** Start of DATA EXTRACT **

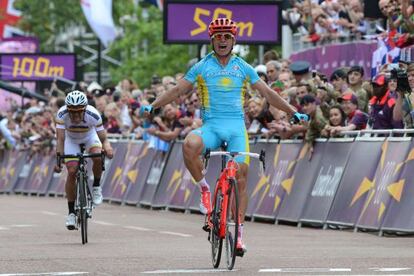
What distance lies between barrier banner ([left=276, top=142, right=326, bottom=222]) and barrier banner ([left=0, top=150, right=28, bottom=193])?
20159 millimetres

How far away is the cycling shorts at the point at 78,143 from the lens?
1997cm

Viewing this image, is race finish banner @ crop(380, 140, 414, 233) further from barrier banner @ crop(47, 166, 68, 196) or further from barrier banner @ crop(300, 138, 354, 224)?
barrier banner @ crop(47, 166, 68, 196)

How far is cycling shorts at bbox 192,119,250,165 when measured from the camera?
15094 mm

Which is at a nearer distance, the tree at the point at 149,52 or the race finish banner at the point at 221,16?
the race finish banner at the point at 221,16

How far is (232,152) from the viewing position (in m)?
14.7

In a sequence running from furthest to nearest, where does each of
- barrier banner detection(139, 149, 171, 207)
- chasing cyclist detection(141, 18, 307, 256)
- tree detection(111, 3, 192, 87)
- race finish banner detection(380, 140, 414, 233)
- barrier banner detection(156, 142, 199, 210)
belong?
1. tree detection(111, 3, 192, 87)
2. barrier banner detection(139, 149, 171, 207)
3. barrier banner detection(156, 142, 199, 210)
4. race finish banner detection(380, 140, 414, 233)
5. chasing cyclist detection(141, 18, 307, 256)

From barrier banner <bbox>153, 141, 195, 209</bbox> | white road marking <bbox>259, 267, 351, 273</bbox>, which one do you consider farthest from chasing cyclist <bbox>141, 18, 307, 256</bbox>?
barrier banner <bbox>153, 141, 195, 209</bbox>

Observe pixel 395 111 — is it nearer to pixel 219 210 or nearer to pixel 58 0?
pixel 219 210

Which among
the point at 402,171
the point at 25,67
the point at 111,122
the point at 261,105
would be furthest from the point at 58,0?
the point at 402,171

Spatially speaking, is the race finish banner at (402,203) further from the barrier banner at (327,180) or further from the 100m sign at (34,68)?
the 100m sign at (34,68)

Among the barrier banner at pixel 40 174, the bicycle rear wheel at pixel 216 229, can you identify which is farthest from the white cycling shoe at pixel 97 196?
the barrier banner at pixel 40 174

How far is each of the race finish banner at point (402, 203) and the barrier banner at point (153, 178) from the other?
1036 centimetres

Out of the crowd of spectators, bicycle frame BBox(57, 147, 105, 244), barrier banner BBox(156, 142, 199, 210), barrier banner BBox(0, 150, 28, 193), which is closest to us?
bicycle frame BBox(57, 147, 105, 244)

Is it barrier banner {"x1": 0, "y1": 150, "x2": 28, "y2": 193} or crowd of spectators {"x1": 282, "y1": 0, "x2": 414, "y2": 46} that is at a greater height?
crowd of spectators {"x1": 282, "y1": 0, "x2": 414, "y2": 46}
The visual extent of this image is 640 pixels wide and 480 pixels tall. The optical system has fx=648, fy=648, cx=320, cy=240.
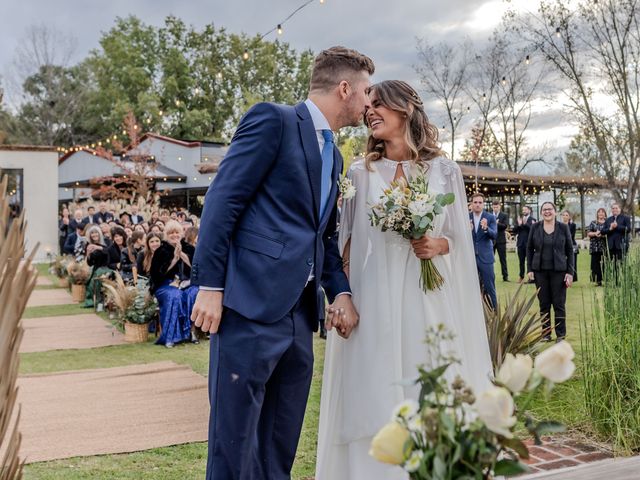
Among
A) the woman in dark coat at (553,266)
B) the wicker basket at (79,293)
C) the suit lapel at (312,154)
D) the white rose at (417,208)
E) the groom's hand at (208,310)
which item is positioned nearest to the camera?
the groom's hand at (208,310)

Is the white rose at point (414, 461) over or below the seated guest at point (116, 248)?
below

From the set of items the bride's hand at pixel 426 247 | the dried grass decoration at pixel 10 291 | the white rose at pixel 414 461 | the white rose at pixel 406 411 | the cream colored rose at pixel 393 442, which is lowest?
the white rose at pixel 414 461

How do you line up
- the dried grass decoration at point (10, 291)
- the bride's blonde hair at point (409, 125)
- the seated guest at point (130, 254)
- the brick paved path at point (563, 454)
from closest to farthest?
the dried grass decoration at point (10, 291) < the bride's blonde hair at point (409, 125) < the brick paved path at point (563, 454) < the seated guest at point (130, 254)

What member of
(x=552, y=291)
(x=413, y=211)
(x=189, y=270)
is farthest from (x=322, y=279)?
(x=189, y=270)

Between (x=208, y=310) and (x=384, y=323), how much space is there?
1007 millimetres

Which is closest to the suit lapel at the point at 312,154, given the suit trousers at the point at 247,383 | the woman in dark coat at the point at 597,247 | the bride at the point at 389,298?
the suit trousers at the point at 247,383

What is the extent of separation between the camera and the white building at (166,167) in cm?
3038

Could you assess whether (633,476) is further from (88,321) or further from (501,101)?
(501,101)

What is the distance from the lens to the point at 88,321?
1144 centimetres

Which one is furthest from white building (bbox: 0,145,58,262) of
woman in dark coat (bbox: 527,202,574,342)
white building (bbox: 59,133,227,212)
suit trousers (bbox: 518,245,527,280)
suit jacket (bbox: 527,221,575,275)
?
woman in dark coat (bbox: 527,202,574,342)

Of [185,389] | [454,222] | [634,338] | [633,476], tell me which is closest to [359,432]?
[454,222]

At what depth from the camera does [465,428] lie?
1.12 meters

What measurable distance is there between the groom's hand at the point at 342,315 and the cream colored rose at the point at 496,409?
200 centimetres

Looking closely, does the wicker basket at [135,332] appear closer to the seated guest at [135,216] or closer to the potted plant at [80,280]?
the potted plant at [80,280]
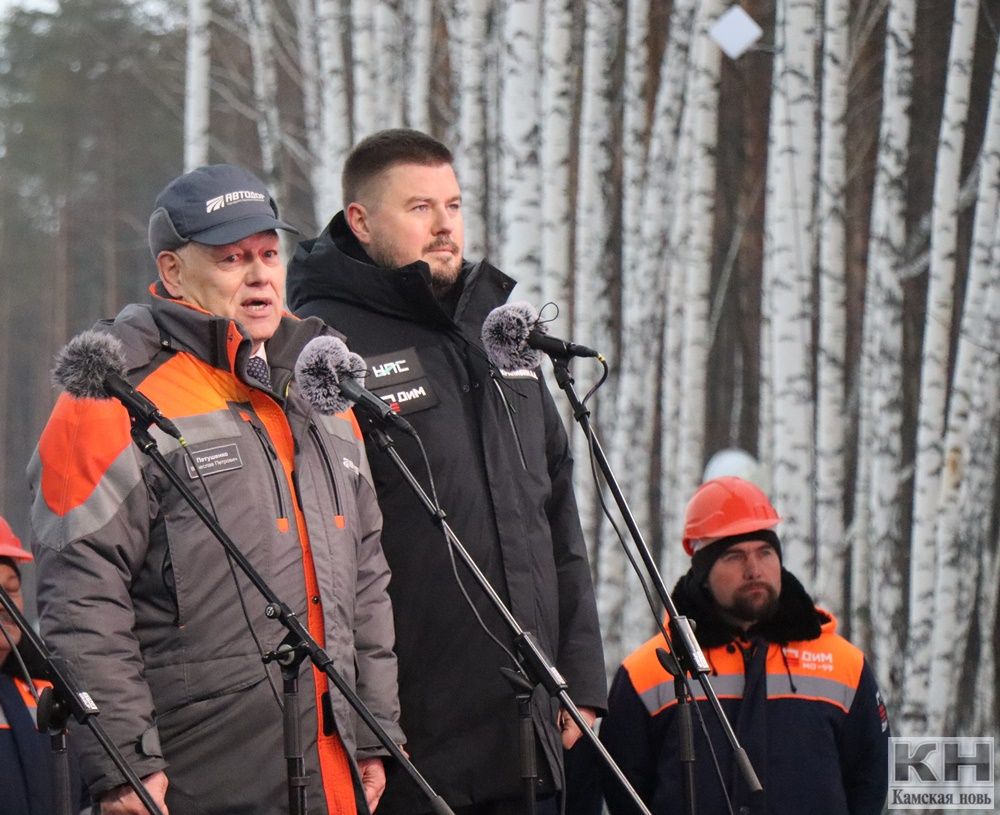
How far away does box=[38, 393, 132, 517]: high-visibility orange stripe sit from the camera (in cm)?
337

** End of DATA EXTRACT **

GIVEN TASK:
Rewrite the items as a Markdown table with the columns Row and Item line, starting at the beginning of the items and ending at the line that contains "5. chasing cyclist", one line per row and no blank lines. Leave the pictures out of your answer.

COMPLETE ANSWER:
| Row | Item line |
|---|---|
| 1 | What distance lies between barrier banner ([left=276, top=142, right=326, bottom=222]) and barrier banner ([left=0, top=150, right=28, bottom=193])? |
| 2 | 20159 millimetres |
| 3 | How far away is the cycling shorts at the point at 78,143 from the lens? |
| 4 | 1997cm |
| 5 | Viewing this image, is race finish banner @ crop(380, 140, 414, 233) further from barrier banner @ crop(47, 166, 68, 196) or further from barrier banner @ crop(300, 138, 354, 224)? |
| 6 | barrier banner @ crop(47, 166, 68, 196) |
| 7 | How far is cycling shorts at bbox 192,119,250,165 when measured from the camera? |
| 8 | 15094 mm |
| 9 | Which is at a nearer distance, the tree at the point at 149,52 or the race finish banner at the point at 221,16? |
| 10 | the race finish banner at the point at 221,16 |
| 11 | How far is (232,152) from the viewing position (in m)? |
| 12 | 14.7 |
| 13 | In a sequence running from furthest to nearest, where does each of |
| 14 | - barrier banner detection(139, 149, 171, 207) |
| 15 | - chasing cyclist detection(141, 18, 307, 256) |
| 16 | - tree detection(111, 3, 192, 87) |
| 17 | - race finish banner detection(380, 140, 414, 233) |
| 18 | - barrier banner detection(156, 142, 199, 210) |
| 19 | belong? |
| 20 | 1. tree detection(111, 3, 192, 87) |
| 21 | 2. barrier banner detection(139, 149, 171, 207) |
| 22 | 3. barrier banner detection(156, 142, 199, 210) |
| 23 | 4. race finish banner detection(380, 140, 414, 233) |
| 24 | 5. chasing cyclist detection(141, 18, 307, 256) |